En la vieja casa de León sobrevive un volumen que recoge varias novelas del inspector Maigret. Lo he tenido en la mano decenas de veces, sopesando su lectura, pero al final siempre lo he devuelto a su hueco en la estantería. El psicoanalista al que no voy -porque son muy caros y solo sirven para enredar- diría que, como era un libro muy querido por mi padre, yo, en póstuma rebeldía, solo para que su espíritu no encuentre descanso, prefiero abandonarlo por otras lecturas y someterlo a esa pequeña humillación. Pero juro por el abuelo Sigmund que no van por ahí los tiros. Lo que pasa es que siempre que voy a León llevo varios libros en la maleta que me apetece leer más: lecturas atrasadas, y préstamos de conocidos, y agobios autoimpuestos. Compras compulsivas y relecturas que retomo al hilo de la vida.
--------------------------------
#### LO QUE SE PIDE
¿Concuerdan con el fragmento estas tres afirmaciones? Responde sí o no a cada una y copia literalmente las palabras del fragmento que lo deciden. (a) El volumen con novelas de Maigret está en la casa de León. (b) Quien narra acude a un psicoanalista. (c) Cuando va a León, quien narra lleva varios libros en la maleta. Las líneas de abajo son material aparte, sin relación con el fragmento.

#### SECCIÓN DE DATOS
--------------------------------
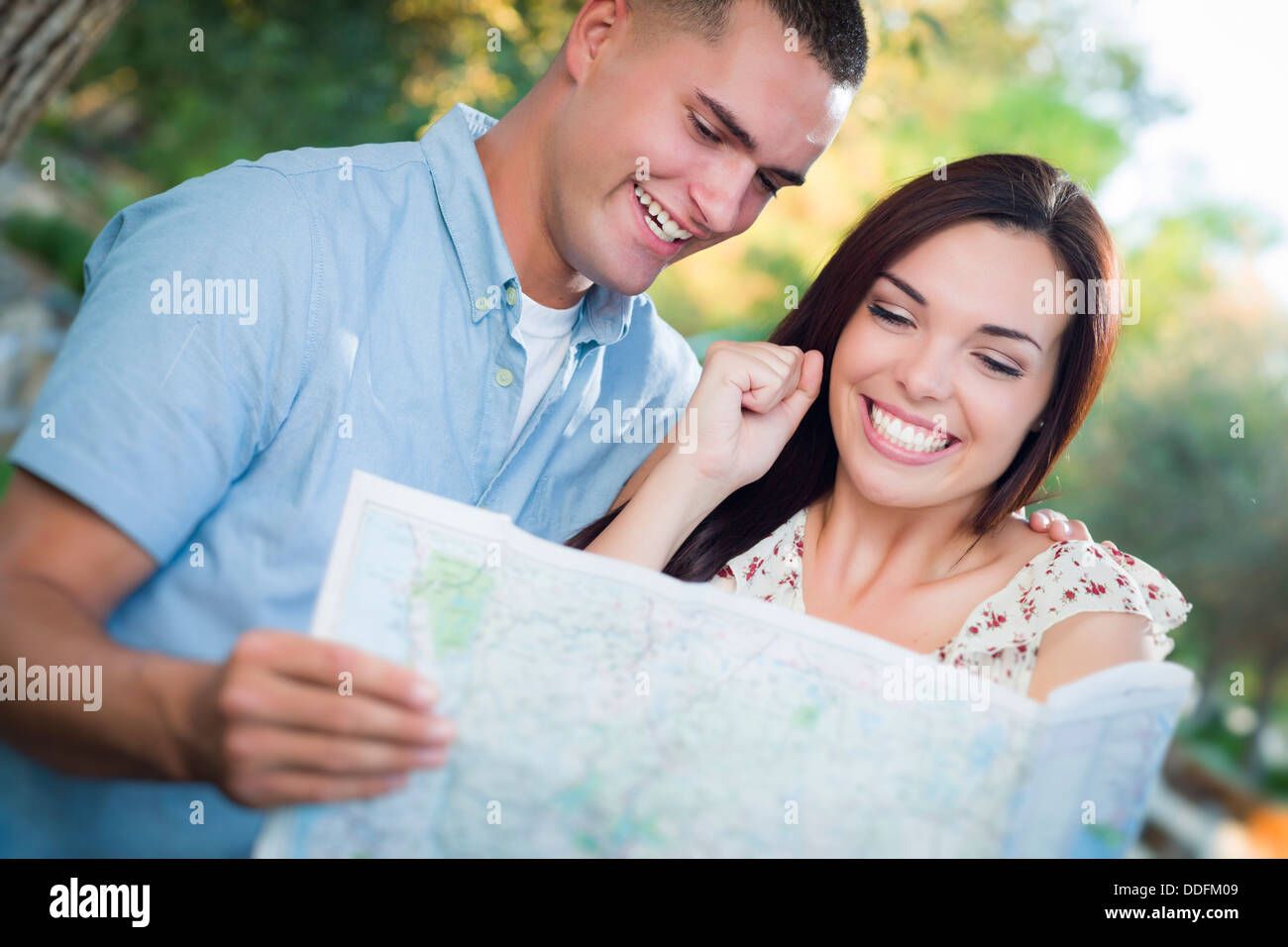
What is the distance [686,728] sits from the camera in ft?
4.42

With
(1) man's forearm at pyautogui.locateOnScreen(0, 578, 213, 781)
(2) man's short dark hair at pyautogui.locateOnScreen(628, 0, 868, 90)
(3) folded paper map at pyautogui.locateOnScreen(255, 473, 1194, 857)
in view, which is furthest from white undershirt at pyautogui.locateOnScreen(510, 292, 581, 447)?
(1) man's forearm at pyautogui.locateOnScreen(0, 578, 213, 781)

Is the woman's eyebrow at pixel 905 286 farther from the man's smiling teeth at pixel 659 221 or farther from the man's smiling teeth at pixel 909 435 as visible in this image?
the man's smiling teeth at pixel 659 221

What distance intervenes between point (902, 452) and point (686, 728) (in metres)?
0.90

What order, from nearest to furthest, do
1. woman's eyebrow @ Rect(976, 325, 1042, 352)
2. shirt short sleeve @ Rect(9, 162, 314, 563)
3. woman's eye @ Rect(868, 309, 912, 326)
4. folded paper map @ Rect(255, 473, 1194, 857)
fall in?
--------------------------------
#### RESPUESTA
(a) Sí: «En la vieja casa de León sobrevive un volumen que recoge varias novelas del inspector Maigret».
(b) No: «El psicoanalista al que no voy».
(c) Sí: «siempre que voy a León llevo varios libros en la maleta».